Slightly more Americans bought homes in February, but tight inventories, affordability problems and nasty winter weather point to sluggish sales in the coming few months.
Sales of existing homes rose 1.2 percent last month to a seasonally adjusted annual rate of 4.88 million, a slight rebound after plunging in January yet still underperforming by historical standards, the National Association of Realtors said Monday.
The real estate market has hibernated through the first two months of 2015, creating the potential for a second straight year of weak buying activity.
Strong job growth and relatively low mortgage rates have failed to awaken buyers. Meanwhile, relatively few homes are being listed for sale and builders are mostly catering to the wealthiest slivers of the market. Sales are running below last year’s pace of 4.93 million, which represented a 3.1 percent drop from 2013.
“The next couple months are some of the most critical of the entire year for housing and sluggish numbers may continue if inventory doesn’t increase,” said Bill Banfield, vice president of mortgage provider Quicken Loans.
Despite February’s uptick, buying activity appears to have been slow coming into March because of a series of harsh winter storms. The weather last month shut down construction and hurt open houses, likely causing fewer signed contracts and put additional downward pressure on completed sales in March.
“Mother Nature will probably make her presence known more in March,” said Jennifer Lee, a senior economist at BMO Capital Markets.
Housing starts plunged 17 percent in February, the Commerce Department reported last week. Buyer traffic also slipped last month, according to the National Association of Home Builders/Wells Fargo index. Mortgage applications slipped in March, according to the Mortgage Bankers Association.
Sales tumbled 6.5 percent last month in the Northeast, which was hammered hard by snow, the Realtors said. Home-buying was unchanged in the Midwest and increased in the South and West.
The recent storms have led several economists to expect a strong recovery in the coming spring months, when more buyers usually step up their search and sellers decide to list their properties.
Still, some homeowners are trapped by mortgage debt, making it unprofitable for them to sell. Their negative equity is a lingering aftershock from the recession and housing bust, limiting the supply of available homes on the market.
The real estate data firm Zillow reported last week that 16.9 percent of homeowners owe more on their mortgage than their homes are worth. In several metro areas including Philadelphia, Houston and Boston, that rate actually increased from the levels in the third quarter of 2014.
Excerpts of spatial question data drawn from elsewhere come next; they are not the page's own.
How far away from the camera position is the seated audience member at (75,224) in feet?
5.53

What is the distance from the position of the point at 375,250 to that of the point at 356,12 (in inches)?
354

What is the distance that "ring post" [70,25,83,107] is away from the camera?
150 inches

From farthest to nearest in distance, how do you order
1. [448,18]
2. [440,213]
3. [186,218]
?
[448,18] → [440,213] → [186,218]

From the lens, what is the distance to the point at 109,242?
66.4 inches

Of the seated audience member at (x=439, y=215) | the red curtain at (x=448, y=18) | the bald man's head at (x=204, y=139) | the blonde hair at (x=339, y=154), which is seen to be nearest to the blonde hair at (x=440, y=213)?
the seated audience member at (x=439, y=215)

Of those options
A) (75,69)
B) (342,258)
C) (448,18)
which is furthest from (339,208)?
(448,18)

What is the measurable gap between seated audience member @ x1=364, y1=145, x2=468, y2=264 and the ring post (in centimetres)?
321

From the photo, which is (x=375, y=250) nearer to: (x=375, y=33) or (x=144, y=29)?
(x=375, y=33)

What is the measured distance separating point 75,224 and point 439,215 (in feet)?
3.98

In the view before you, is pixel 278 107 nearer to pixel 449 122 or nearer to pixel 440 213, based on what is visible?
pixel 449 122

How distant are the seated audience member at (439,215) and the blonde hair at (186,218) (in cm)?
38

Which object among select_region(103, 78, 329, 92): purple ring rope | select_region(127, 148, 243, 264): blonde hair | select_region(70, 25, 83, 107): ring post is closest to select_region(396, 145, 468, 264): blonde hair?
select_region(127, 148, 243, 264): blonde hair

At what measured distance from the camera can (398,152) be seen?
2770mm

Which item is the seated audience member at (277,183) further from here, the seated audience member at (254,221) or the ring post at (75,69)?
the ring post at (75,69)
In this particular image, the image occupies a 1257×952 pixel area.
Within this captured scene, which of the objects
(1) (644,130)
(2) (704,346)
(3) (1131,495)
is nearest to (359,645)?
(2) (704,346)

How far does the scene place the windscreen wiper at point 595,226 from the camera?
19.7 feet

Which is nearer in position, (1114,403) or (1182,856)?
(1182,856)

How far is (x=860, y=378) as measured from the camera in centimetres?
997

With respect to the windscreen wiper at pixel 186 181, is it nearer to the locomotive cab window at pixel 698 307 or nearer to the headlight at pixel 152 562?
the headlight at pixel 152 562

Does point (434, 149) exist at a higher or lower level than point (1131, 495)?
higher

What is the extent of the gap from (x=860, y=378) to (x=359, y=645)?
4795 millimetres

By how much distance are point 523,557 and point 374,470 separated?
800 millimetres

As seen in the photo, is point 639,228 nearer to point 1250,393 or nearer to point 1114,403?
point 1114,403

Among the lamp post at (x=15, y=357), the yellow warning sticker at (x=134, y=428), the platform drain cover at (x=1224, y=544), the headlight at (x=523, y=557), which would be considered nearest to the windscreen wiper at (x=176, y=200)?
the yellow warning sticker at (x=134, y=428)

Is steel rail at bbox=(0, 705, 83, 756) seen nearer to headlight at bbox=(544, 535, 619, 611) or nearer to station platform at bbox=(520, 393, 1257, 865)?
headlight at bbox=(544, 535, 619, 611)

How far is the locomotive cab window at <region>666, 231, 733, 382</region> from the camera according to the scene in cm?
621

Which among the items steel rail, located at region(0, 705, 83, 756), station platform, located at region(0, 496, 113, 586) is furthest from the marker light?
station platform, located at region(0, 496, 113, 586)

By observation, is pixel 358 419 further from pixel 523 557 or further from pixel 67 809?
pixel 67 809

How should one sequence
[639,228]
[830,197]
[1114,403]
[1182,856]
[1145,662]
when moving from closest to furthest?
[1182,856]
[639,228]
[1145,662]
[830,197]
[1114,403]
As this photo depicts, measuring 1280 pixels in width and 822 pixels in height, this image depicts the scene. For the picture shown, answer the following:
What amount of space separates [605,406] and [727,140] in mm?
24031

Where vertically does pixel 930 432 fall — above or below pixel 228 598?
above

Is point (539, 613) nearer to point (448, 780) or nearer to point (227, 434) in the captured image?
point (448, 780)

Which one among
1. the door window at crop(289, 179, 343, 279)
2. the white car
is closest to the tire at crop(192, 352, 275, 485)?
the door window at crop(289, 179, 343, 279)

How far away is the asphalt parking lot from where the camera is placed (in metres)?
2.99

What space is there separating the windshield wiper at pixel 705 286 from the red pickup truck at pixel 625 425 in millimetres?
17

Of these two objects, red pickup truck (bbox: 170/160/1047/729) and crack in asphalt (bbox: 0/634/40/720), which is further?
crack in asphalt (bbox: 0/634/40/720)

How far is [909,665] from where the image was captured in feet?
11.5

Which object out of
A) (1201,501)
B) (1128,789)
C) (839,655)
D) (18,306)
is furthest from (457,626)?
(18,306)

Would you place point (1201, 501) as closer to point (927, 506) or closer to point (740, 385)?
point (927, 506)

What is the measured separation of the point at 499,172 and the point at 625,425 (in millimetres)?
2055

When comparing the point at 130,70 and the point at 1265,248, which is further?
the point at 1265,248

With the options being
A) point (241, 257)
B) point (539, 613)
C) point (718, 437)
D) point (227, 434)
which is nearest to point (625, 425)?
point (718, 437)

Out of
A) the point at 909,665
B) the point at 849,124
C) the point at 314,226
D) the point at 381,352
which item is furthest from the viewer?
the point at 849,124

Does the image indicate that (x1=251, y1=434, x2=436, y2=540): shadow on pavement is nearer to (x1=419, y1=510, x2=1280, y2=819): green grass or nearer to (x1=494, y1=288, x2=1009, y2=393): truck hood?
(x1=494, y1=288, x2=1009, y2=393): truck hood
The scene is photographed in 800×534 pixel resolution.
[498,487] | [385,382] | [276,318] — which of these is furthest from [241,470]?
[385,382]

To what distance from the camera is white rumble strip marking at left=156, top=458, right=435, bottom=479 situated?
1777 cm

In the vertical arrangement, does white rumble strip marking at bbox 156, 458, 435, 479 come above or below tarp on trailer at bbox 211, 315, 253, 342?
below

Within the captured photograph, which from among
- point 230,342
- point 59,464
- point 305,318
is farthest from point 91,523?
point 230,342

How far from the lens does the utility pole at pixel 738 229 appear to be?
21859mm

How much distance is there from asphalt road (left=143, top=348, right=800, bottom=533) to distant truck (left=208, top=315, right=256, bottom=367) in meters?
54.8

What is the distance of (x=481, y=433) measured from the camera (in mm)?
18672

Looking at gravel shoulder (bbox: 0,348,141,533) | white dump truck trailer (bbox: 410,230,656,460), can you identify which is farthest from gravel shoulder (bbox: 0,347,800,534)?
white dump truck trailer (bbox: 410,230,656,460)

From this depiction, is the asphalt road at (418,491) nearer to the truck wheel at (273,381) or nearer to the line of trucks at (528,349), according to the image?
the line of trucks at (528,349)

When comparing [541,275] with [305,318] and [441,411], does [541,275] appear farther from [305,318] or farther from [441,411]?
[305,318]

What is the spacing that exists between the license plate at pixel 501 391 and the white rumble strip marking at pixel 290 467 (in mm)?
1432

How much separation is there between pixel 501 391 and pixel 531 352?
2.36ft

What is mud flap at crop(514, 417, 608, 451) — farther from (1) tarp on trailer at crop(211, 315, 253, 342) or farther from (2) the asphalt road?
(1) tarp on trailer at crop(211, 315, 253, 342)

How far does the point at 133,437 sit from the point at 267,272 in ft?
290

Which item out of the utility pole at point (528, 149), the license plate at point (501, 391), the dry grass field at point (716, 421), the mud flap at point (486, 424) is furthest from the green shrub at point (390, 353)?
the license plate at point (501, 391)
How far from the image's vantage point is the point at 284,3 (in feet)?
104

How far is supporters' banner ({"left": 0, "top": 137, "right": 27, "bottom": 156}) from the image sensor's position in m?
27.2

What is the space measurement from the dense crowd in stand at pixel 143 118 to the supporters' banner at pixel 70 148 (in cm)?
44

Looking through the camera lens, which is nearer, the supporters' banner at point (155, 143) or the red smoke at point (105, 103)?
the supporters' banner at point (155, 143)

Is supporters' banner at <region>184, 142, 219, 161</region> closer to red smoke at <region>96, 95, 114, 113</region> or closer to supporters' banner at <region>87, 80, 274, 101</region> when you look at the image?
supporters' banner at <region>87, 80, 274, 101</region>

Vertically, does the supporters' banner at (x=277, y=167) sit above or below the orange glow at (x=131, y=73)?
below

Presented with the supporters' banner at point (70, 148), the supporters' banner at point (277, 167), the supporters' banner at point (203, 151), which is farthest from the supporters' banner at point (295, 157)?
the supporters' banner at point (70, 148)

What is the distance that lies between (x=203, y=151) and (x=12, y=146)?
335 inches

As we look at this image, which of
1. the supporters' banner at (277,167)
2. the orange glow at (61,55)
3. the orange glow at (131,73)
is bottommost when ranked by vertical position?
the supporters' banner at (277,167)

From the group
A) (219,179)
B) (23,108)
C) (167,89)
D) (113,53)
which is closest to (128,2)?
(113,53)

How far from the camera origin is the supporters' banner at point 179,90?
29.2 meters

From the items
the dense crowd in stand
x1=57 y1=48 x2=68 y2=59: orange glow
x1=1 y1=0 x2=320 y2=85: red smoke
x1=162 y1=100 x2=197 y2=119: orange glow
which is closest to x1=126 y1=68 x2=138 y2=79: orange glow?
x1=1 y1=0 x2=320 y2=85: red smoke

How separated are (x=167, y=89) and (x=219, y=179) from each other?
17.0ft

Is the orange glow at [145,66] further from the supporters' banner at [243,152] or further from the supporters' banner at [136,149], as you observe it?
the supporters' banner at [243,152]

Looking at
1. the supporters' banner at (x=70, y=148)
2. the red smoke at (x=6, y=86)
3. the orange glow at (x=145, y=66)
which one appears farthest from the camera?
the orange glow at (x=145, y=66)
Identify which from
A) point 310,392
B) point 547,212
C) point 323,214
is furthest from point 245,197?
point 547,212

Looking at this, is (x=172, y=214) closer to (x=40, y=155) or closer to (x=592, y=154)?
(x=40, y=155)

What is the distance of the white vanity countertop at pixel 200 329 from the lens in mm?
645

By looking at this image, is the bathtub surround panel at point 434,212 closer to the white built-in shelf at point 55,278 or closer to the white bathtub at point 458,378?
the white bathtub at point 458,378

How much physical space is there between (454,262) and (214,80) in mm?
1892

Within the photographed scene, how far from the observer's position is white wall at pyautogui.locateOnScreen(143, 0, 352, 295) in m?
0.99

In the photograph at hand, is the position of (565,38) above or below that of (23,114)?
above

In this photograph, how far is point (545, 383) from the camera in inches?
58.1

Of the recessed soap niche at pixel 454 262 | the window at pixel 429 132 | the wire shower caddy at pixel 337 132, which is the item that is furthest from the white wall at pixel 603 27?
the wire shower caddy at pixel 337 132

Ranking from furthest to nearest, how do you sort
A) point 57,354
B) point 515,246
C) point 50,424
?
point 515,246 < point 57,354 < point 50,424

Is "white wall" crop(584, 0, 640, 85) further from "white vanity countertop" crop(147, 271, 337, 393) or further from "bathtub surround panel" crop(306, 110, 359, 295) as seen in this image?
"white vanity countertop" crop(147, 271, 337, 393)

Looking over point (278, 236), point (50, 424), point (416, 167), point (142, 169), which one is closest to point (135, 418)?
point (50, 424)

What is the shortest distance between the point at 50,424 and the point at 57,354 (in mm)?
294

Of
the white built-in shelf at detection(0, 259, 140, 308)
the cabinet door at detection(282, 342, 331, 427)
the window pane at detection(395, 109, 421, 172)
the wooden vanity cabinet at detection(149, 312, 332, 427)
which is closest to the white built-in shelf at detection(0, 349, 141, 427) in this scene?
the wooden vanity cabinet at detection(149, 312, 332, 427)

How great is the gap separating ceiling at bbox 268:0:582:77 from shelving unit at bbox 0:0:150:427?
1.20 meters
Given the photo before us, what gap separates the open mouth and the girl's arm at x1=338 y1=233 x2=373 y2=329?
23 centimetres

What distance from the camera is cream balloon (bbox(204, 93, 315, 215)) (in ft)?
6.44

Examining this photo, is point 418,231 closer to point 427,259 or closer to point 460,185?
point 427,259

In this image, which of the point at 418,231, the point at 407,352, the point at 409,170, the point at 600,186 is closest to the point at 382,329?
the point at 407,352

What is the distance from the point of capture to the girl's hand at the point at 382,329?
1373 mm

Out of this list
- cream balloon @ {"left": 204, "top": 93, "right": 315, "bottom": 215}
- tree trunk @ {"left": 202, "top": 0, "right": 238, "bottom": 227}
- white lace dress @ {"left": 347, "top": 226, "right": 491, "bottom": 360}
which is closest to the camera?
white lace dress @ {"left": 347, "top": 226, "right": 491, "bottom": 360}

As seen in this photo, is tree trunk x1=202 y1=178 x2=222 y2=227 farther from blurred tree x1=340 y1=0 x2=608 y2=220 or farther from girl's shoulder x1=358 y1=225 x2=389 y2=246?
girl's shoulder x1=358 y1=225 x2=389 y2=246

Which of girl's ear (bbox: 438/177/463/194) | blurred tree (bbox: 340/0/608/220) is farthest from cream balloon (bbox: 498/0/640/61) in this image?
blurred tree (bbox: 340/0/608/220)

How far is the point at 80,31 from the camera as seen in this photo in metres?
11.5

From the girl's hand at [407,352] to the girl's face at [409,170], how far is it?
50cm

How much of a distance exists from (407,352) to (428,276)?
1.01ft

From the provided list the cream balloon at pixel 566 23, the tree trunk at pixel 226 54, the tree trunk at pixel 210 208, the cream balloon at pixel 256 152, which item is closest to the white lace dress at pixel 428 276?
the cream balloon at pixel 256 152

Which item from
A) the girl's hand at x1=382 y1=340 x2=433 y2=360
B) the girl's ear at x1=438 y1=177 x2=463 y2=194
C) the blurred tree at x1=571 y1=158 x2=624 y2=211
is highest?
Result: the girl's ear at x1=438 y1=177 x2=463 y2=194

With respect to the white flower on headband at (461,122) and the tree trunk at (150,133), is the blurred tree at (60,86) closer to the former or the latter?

The Realtors reported Monday that just 4.6 months of supply was listed for sale, compared to a full five months a year ago.
That meager inventory has helped push up sales prices, creating additional affordability pressures despite strong monthly job gains averaging more than 200,000 for the past year.
Median home prices increased 7.5 percent over the past 12 months to $202,600, almost quadruple the pace of average hourly wage gains.
Sales to investors and for all-cash have also declined over the past year, while first-time buyers have yet to return. First-timers accounted for only 29 percent of home sales, compared to a historical average of 40 percent.
Nor have buyers responded much to the comparatively low mortgage rates.
Average 30-year fixed rates were 3.78 percent last week, according to the mortgage giant Freddie Mac. That average has plunged from a 52-week high of 4.41 percent, which should help to make housing more affordable.
Because of tight credit, few potential buyers have been able to take advantage of the low rates.
An Urban Institute index measuring credit availability found that lenders are taking fewer risks with mortgages, choosing buyers with high credit scores and providing them routine mortgages, rather than the exotic and opaque loans that inflated the housing bubble and led to the financial crisis.
The restricted credit “has been, and threatens to continue to be, a headwind for the housing recovery,” said Michelle Meyer, a senior economist at Bank of America Merrill Lynch, in a client note.